Model loaded for inference performs like a random init

I’ve trained a Transformer to perform translation. The final loss before saving the state dict was ~20, on reloading and running inference it is ~82 (close to starting loss which was 103).
I’ve been banging my head against the wall for days on this one. Does anyone have any idea on where to start with finding the issue?

Setup details:
torch version: 1.7.1
device: 2x GPU
Below I put my code snippets:

Saving the model:

torch.save(model.state_dict(), best_path)

Loading the model:

model = Model(config, vocab)

if torch.cuda.device_count() > 1:
    model = nn.DataParallel(model)
model.load_state_dict(torch.load(best_path))
model.to(config.device)
model.eval()

I set the random seed at the start of each session like this:

def set_seed(seed):
    torch.manual_seed(seed)
    torch.cuda.manual_seed_all(seed)
    torch.backends.cudnn.deterministic = True
    torch.backends.cudnn.benchmark = False
    np.random.seed(seed)
    random.seed(seed)
    os.environ['PYTHONHASHSEED'] = str(seed)

set_seed(config.seed)

I use the same pre-tokenised (SPM) data each time. I load it in the following way:


def dataset_fn(df, root, fields, seed=1234, dev_size=1000):
    train, dev, test = np.split(df.sample(frac=1, random_state=seed), [len(df) - 2 * dev_size, len(df) - dev_size])
    train.to_csv(os.path.join(root, "train.csv"), index=False)
    dev.to_csv(os.path.join(root, "dev.csv"), index=False)
    test.to_csv(os.path.join(root, "test.csv"), index=False)
    train, dev, test = TabularDataset.splits(
        path=root,
        train='train.csv',
        validation='dev.csv',
        test='test.csv',
        format='csv',
        fields=fields)
    return train, dev, test

device = config.device
print("Device:{}".format(device))
root = config.data_path
seed = config.seed
data_paths = {'pre_src': os.path.join(root, config.pre_src_path),
                  'pre_trg': os.path.join(root, config.pre_trg_path)}
for key, value in data_paths.items():
    df = pd.read_csv(value, sep='delimiter', index_col=None, header=None, skip_blank_lines=False)
    dfs[key] = df
pre_df = make_df(dfs['pre_src'], dfs['pre_trg'])
print("Data loaded.\n")

TEXT = Field(tokenize=tokenize,
             init_token='<sos>',
             eos_token='<eos>',
             lower=False,
             batch_first=True)
print("Field defined")
data_fields = [('src', TEXT), ('trg', TEXT)]

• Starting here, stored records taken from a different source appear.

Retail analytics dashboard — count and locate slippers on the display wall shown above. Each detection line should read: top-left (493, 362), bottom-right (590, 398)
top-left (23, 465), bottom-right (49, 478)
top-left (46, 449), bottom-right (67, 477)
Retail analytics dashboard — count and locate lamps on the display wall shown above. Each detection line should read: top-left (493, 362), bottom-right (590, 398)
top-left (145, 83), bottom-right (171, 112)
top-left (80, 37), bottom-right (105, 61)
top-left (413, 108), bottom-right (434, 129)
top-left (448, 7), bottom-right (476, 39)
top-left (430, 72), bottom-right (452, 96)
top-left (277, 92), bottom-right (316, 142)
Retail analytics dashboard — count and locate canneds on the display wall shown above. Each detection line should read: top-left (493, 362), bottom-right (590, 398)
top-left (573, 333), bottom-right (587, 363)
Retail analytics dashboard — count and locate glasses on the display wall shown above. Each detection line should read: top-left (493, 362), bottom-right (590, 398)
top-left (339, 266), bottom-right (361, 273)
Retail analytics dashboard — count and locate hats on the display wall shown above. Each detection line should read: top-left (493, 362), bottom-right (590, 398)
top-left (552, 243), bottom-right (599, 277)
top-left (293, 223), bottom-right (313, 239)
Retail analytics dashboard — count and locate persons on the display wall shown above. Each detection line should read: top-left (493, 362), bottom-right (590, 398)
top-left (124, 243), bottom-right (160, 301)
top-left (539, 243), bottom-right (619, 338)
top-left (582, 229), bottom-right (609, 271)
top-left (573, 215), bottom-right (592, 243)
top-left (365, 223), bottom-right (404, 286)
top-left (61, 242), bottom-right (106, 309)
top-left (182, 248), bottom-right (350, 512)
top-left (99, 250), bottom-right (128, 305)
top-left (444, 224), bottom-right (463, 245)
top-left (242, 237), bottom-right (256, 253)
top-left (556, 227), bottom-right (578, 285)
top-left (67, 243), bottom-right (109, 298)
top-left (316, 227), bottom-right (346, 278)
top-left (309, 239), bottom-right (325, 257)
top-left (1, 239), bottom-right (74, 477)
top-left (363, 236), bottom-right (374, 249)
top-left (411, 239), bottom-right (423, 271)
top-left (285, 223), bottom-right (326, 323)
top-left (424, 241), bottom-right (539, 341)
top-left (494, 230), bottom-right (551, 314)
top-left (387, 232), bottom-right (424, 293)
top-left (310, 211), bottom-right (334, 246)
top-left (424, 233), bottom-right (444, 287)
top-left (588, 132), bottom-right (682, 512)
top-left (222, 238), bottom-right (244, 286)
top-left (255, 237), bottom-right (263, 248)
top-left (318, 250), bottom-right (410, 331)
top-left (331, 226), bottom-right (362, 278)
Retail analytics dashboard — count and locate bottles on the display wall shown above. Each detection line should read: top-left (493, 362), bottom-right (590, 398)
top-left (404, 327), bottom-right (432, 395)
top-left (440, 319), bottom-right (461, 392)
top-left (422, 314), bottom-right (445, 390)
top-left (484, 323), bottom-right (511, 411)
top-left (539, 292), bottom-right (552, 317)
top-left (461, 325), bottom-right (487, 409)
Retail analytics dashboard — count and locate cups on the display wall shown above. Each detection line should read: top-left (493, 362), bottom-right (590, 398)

train_pre_set, dev_pre_set, test_pre_set = dataset_fn(pre_df, root, data_fields, seed=seed, dev_size=1000)

# vocab is read using pickle from a .pkl file, previously generated using .build_vocab on this data and saved to .pkl
vocab = read_vocab(config.vocab_file)
TEXT.vocab = vocab

dataiter_fn = lambda dataset, train: BucketIterator(
    dataset=dataset,
    batch_size=config.batch_size,
    shuffle=train,
    repeat=train,
    sort_key=lambda x: len(x.trg),
    sort_within_batch=False,
    device=device
)
# Create iterators
train_pre_iter = dataiter_fn(train_pre_set, True)
dev_pre_iter = dataiter_fn(dev_pre_set, False)
test_pre_iter = dataiter_fn(test_pre_set, False)
# This is wrapped in a function which returns iters & vocab
#return train_pre_iter, dev_pre_iter, test_pre_iter, vocab

Let me know if you need any more info!

These issues are often caused by a difference in the model usage or the data loading.
To isolate the root cause further, you could store the outputs of the trained model using a static input (e.g. torch.ones) after calling model.eval() and before saving the state_dict().
Afterwards, load the model in your inference script and compare the reference outputs to a new run using the same static inputs. If these outputs differ, the difference would come from the model itself and you could debug further what might be causing the difference (missing keys in the state_dict etc.).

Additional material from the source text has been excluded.